10. Diversi gradi di orgoglio. — L’orgoglio ha sette gradi: 1° non soffrire che gli altri ci guardino come poca cosa; 2° non essere contenti di vederci disprezzati; 3° non confessare che meritiamo di esserlo; 4° non sopportare l’insulto con eguaglianza di amore; 5° non tollerare con pazienza gli affronti; 6° incollerire delle umiliazioni; 7° ricusare di ammettere che non siamo buoni a nulla.

11. Motivi e mezzi per fuggire la superbia. — Ecco nove principali motivi che ci devono indurre a fuggire la superbia : 1° essa è odiosa a Dio ed agli uomini; 2° è causa d’ingiustizie, di rapine, d’inganni, d’insulti; 3° l’uomo, per quanto potente, è sempre di natura sua una misera cosa; 4° ogni uomo è un nulla, anche solo considerata la brevità e la vanità della vita; 5° dopo morte, diventa pasto ai vermi; 6° la superbia è un abbandono di Dio, un’apostasia; 7° è principio, radice, sorgente di ogni peccato; 8° il superbo cessa in certo qual modo di essere la creatura di Dio, per diventare creatura del diavolo; 9° si attira un rovescio di castighi.
Leggiamo nella Scrittura che Davide andando contro Golia, scelse nel torrente cinque pulitissimi sassi con i quali atterrare quel gigante (I Reg.
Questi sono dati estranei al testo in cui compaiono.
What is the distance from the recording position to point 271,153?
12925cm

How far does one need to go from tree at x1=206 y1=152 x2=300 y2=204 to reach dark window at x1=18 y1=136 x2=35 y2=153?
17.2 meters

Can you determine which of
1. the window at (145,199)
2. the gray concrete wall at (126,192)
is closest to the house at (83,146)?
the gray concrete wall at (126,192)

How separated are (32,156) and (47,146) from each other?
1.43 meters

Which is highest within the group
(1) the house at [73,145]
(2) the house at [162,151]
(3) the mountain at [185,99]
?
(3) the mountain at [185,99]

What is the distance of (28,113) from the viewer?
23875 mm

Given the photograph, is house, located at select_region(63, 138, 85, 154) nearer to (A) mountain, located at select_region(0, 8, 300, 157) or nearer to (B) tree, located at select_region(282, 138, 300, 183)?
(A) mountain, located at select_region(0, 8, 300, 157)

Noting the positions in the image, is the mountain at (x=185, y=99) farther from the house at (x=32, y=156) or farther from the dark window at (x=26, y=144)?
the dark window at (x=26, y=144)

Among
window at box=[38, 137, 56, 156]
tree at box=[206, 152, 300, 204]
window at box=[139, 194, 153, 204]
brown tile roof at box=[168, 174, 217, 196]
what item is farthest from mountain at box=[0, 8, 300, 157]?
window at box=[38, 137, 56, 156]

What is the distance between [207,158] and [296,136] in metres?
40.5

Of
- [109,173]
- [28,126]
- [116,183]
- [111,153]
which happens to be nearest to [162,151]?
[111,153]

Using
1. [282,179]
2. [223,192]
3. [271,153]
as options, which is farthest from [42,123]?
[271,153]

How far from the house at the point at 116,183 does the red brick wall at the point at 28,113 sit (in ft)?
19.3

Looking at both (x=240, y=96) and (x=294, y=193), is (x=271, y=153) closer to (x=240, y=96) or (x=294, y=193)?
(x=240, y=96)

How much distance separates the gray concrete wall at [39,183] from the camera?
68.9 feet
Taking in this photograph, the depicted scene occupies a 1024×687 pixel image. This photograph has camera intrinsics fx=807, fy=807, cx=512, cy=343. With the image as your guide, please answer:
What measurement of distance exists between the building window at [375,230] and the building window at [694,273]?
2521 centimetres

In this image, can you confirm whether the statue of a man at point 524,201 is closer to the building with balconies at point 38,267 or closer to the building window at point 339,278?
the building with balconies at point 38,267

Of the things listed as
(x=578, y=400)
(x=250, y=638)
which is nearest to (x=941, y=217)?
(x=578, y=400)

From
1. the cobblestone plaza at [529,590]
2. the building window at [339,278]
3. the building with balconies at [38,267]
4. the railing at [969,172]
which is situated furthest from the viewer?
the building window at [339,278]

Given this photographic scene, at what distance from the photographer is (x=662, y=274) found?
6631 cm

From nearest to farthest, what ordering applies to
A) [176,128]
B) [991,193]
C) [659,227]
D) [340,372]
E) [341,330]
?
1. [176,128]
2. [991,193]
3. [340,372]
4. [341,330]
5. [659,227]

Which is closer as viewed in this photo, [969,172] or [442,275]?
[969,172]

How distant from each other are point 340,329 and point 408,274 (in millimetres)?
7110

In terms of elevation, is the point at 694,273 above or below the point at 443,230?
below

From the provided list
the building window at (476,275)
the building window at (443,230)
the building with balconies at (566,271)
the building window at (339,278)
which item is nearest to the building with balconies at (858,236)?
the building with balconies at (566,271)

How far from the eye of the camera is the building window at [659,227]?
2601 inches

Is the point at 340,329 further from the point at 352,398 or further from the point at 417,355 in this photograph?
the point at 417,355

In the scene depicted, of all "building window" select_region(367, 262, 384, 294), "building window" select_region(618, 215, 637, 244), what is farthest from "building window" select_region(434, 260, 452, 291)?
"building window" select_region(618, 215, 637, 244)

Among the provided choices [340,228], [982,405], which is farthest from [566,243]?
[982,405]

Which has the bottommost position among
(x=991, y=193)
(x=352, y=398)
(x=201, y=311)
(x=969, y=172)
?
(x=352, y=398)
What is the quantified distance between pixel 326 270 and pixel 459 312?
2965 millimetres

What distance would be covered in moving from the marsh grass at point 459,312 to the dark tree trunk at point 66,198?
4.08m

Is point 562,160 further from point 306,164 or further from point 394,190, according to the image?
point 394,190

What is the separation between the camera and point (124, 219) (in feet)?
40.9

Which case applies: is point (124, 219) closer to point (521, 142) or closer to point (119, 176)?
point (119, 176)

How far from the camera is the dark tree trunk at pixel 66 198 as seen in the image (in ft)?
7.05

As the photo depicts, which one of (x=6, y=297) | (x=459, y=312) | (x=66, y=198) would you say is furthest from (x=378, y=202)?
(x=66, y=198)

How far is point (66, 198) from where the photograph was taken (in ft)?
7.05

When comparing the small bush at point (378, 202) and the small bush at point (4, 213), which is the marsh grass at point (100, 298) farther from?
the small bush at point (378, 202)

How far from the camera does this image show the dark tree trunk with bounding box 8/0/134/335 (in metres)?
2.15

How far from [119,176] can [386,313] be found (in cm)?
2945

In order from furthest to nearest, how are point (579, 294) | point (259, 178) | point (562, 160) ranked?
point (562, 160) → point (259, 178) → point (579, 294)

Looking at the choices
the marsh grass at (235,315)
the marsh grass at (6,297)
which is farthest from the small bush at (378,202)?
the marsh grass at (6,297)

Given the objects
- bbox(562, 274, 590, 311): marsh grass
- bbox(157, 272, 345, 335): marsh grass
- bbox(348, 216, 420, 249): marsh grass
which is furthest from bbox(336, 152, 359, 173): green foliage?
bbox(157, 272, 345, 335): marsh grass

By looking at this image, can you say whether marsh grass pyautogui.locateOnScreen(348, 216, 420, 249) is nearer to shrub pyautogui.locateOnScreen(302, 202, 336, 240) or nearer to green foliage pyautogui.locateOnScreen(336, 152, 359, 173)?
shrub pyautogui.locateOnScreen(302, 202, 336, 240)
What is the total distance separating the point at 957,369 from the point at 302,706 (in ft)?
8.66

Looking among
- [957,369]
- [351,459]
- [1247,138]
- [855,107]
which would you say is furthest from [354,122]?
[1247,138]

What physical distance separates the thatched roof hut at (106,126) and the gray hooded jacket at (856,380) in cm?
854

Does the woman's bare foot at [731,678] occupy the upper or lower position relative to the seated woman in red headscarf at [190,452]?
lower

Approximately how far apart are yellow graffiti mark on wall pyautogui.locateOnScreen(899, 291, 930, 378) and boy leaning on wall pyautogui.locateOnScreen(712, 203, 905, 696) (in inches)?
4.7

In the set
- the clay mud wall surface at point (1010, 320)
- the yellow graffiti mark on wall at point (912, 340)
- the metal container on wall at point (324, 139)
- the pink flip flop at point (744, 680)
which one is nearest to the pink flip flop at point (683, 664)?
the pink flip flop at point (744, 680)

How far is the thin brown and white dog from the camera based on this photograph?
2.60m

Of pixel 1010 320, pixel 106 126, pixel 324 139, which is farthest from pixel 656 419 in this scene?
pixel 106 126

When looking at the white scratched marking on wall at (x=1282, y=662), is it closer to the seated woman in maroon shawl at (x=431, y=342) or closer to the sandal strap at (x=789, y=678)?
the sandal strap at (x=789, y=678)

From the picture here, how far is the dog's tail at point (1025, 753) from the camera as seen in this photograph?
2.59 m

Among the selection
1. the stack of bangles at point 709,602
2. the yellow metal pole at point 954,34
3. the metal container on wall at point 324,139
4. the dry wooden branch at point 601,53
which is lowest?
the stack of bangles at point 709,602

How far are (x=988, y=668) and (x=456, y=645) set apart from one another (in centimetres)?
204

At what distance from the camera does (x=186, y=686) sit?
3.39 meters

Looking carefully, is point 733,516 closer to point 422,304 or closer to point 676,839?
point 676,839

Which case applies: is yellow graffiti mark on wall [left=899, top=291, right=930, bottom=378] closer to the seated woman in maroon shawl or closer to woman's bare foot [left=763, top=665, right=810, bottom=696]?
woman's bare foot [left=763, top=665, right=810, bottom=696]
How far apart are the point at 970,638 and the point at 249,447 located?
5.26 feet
XVII, 40). In quei cinque sassi S. Bernardo riscontra cinque mezzi con i quali noi possiamo battere il Golia dell’orgoglio : 1° la minaccia delle pene; 2° la promessa delle ricompense; 3° l’amor di Dio; 4° l’imitazione dei Santi; 5° la preghiera (Serm. sup. Missus)… Conoscere Dio, conoscere se stesso, ecco un altro rimedio efficacissimo contro l’orgoglio… Bisogna praticare, per quanto è in noi, la bella virtù dell’umiltà; essa è la mazza che atterra e uccide la superbia.